La nieve había cubierto montes y llanuras del septentrión; era imposible viajar. El emperador, Milonia y la niña pasaron un agradable invierno -tranquilos y caldeados sueños por la noche, el sol sobre la nieve por la mañana- en Lugdunum. El emperador comprendió -aunque no podía decírselo a nadie- por qué Tiberio había considerado Roma un lugar atroz para vivir, hasta el punto de no volver en doce años.

Pero, en su caso, los dioses querían que volviese. Y eso fue lo que hizo cuando, finalizado el invierno, la nieve desapareció de los Alpes. Al llegar a Roma, todos se percataron de que el número de los guardias germánicos que lo acompañaban se había duplicado.

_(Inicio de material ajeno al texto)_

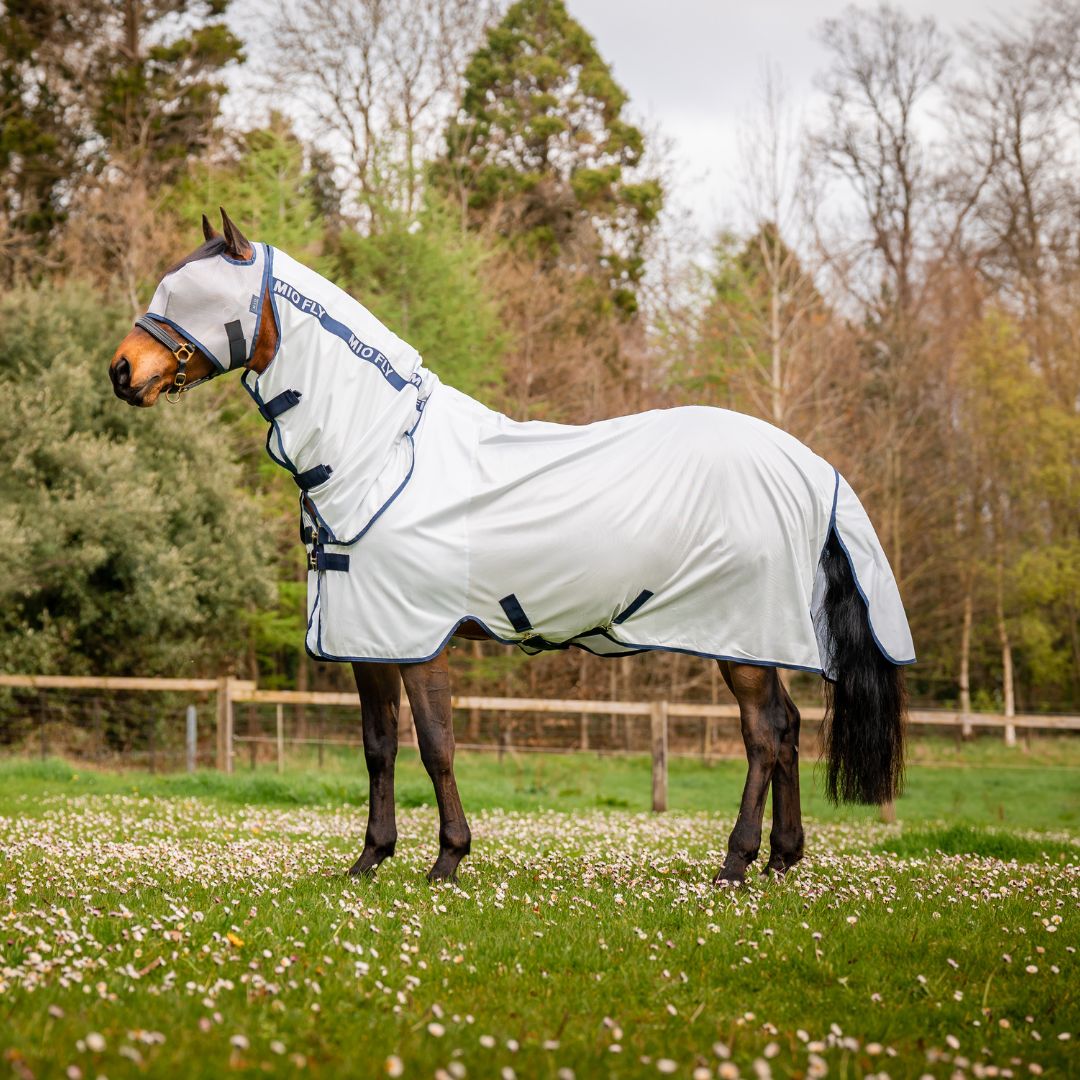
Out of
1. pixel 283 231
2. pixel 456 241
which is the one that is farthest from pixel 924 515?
pixel 283 231

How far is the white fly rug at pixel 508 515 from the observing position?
6.05 meters

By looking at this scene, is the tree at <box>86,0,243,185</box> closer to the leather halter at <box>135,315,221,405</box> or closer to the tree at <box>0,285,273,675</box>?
the tree at <box>0,285,273,675</box>

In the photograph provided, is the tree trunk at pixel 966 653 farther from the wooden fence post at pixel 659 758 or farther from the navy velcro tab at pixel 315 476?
the navy velcro tab at pixel 315 476

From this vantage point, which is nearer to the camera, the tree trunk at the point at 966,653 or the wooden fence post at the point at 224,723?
the wooden fence post at the point at 224,723

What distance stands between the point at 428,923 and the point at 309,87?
30.5 m

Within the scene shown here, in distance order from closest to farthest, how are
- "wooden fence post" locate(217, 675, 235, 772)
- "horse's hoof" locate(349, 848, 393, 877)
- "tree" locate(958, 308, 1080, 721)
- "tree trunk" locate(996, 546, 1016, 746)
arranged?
1. "horse's hoof" locate(349, 848, 393, 877)
2. "wooden fence post" locate(217, 675, 235, 772)
3. "tree" locate(958, 308, 1080, 721)
4. "tree trunk" locate(996, 546, 1016, 746)

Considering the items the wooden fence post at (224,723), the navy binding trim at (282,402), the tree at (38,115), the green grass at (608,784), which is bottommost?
the green grass at (608,784)

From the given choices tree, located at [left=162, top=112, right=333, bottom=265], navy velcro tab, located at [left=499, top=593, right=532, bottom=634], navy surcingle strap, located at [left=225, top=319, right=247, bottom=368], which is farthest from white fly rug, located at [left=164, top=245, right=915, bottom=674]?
tree, located at [left=162, top=112, right=333, bottom=265]

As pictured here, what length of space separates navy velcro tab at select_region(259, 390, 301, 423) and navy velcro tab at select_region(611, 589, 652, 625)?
2.09m

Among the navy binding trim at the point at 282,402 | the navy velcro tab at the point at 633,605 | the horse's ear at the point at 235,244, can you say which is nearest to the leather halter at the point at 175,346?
the navy binding trim at the point at 282,402

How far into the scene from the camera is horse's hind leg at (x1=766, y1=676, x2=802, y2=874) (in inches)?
265

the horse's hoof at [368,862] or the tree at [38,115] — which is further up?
the tree at [38,115]

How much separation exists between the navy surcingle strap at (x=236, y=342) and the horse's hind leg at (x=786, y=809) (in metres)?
3.68

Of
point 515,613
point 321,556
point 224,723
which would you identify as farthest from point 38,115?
point 515,613
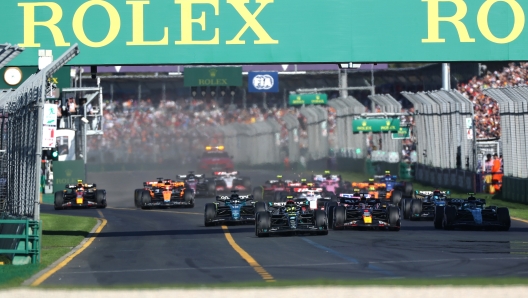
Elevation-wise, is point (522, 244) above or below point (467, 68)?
below

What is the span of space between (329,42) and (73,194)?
2016cm

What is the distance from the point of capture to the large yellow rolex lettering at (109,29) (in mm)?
20375

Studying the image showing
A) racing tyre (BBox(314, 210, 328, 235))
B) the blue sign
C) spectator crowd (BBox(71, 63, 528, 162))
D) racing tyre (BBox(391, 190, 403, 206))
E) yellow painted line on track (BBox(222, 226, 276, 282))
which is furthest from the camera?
spectator crowd (BBox(71, 63, 528, 162))

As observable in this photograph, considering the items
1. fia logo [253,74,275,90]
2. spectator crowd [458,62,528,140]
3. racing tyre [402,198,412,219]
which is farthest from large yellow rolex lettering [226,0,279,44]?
fia logo [253,74,275,90]

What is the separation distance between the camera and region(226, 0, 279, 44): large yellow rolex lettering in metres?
20.5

Desde la primera noche, sobre la cabecera de oro y marfil de su cama volvió a agazaparse el dios pálido del insomnio.

– He decidido llamar a Manlio para que venga enseguida -le dijo a Milonia cuando se hizo de día-. Quiero una residencia privada por donde no circule nadie a quien no me guste ver, donde tú puedas ir a cualquier parte del jardín, donde Julia Drusila corra con libertad como todos los niños…

– Oh, sí -contestó Milonia abrazándolo.

Y él la estrechó contra sí.

– Quiero disponer de tiempo para mí, como en Lugdunum.

– Allí ha sido maravilloso -dijo ella con un hilo de voz, porque el corazón le sugirió que días como aquellos no volverían.